_PROBLEM STATEMENT_.
Count the lines in the records that contain the word "Looking", with case counting. Give only the number.

[Start ROWS]

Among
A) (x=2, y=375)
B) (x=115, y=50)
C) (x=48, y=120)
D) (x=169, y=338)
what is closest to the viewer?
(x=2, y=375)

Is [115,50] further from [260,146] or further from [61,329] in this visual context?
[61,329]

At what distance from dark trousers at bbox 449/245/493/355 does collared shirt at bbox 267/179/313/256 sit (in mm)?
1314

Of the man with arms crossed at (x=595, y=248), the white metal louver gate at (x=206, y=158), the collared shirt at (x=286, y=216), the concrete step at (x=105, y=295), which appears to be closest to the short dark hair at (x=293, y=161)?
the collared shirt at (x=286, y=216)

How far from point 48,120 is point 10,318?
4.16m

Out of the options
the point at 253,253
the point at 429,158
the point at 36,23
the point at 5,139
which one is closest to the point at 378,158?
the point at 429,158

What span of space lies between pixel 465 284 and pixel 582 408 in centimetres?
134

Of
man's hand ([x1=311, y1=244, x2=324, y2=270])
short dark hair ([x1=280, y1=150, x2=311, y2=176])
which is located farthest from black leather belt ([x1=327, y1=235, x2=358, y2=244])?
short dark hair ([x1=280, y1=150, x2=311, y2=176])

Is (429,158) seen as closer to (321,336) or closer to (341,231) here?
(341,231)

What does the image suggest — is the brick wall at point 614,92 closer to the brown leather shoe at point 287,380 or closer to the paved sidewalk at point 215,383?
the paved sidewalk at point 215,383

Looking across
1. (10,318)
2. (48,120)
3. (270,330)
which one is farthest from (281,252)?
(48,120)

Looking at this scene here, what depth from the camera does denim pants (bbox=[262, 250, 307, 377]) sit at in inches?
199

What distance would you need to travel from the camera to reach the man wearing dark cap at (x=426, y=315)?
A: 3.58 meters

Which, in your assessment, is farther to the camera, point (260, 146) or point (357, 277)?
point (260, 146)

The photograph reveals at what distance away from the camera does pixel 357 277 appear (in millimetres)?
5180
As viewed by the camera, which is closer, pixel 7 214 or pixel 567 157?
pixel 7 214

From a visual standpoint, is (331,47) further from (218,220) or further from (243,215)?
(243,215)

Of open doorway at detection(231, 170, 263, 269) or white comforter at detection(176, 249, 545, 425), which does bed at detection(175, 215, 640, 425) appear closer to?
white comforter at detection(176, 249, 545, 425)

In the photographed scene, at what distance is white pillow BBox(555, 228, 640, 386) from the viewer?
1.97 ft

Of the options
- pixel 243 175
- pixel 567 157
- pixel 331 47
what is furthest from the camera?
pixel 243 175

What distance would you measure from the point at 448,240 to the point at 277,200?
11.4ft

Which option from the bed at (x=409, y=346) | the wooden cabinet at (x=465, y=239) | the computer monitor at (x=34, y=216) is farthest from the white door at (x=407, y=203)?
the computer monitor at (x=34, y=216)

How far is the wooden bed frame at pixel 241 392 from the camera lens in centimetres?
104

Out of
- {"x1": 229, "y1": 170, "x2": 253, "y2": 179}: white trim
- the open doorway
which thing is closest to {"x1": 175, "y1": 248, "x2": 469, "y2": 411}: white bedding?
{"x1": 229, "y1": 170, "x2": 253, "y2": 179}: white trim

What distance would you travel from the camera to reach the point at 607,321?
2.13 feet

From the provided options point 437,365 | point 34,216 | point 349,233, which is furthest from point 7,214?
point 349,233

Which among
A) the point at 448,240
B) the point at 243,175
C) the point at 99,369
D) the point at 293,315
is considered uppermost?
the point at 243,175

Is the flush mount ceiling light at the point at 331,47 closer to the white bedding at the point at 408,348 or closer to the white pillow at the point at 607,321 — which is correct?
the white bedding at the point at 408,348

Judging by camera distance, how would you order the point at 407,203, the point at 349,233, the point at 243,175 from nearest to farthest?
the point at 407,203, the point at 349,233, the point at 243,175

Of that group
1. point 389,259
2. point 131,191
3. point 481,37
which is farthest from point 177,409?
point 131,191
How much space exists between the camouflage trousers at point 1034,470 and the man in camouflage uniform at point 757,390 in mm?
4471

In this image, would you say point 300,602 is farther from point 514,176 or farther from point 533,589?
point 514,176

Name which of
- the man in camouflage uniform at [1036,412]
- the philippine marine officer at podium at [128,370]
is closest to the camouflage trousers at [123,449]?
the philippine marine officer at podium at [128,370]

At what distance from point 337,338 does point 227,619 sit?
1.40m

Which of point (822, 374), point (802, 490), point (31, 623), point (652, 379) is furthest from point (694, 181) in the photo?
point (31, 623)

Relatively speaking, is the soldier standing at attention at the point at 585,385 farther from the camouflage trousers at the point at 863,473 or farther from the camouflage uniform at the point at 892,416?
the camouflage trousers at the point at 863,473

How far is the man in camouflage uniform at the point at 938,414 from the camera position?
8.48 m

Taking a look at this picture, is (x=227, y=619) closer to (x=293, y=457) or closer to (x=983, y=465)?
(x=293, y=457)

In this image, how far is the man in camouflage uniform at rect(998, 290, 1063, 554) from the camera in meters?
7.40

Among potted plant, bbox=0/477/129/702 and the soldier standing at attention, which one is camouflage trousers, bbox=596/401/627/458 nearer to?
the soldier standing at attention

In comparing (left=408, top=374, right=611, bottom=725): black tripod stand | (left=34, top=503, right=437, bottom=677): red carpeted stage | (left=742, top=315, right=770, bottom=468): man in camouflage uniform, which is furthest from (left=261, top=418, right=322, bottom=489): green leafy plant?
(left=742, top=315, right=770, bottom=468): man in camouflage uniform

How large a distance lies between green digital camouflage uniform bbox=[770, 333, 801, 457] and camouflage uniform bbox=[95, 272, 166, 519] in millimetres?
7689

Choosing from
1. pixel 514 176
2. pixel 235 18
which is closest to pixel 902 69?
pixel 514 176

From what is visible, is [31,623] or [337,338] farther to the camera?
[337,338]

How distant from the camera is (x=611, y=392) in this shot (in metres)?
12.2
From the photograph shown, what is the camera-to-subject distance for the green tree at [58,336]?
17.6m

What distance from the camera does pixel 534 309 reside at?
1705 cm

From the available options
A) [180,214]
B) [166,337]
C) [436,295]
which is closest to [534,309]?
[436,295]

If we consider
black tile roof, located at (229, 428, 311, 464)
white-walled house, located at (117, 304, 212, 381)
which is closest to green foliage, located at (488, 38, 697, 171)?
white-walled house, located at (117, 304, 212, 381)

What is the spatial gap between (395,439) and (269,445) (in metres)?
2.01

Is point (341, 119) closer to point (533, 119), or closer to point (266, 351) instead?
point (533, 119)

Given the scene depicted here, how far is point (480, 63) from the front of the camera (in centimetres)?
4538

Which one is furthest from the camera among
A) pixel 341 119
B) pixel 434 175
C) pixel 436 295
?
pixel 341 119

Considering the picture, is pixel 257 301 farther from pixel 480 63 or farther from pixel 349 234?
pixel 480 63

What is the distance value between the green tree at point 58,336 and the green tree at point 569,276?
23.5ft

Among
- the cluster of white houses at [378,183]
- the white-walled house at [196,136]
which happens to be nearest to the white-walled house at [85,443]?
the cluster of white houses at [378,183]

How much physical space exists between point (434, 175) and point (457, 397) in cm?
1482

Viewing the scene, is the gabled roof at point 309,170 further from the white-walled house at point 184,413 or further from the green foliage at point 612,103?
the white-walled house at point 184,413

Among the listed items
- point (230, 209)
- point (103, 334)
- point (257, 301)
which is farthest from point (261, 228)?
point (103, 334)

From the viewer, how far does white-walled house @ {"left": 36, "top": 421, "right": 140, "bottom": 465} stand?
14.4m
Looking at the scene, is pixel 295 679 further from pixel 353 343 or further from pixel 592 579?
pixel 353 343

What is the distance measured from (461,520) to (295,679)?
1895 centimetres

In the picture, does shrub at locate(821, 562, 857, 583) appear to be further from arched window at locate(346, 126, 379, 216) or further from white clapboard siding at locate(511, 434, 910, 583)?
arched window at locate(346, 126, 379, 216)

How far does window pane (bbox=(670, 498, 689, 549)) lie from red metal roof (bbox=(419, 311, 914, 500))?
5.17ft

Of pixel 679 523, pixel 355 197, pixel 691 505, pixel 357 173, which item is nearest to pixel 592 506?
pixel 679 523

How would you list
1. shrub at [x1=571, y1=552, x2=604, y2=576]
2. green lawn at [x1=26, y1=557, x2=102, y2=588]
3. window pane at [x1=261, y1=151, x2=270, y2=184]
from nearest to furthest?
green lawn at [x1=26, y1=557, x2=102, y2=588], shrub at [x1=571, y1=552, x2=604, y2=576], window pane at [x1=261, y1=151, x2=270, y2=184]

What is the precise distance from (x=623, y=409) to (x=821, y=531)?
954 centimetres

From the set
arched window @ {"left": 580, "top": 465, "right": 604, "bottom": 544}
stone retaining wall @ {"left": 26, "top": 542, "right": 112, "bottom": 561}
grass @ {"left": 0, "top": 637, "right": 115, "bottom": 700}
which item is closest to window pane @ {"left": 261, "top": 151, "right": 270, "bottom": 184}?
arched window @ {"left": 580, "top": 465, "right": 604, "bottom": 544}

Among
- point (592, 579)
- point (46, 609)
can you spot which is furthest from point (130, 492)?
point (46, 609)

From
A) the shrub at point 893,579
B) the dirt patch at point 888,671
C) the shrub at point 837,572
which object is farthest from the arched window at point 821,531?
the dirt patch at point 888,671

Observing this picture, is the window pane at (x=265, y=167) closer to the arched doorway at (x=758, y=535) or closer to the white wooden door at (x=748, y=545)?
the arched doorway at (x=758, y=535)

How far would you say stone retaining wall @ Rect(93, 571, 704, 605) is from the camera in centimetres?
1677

[End ROWS]

_TASK SOLUTION_.
3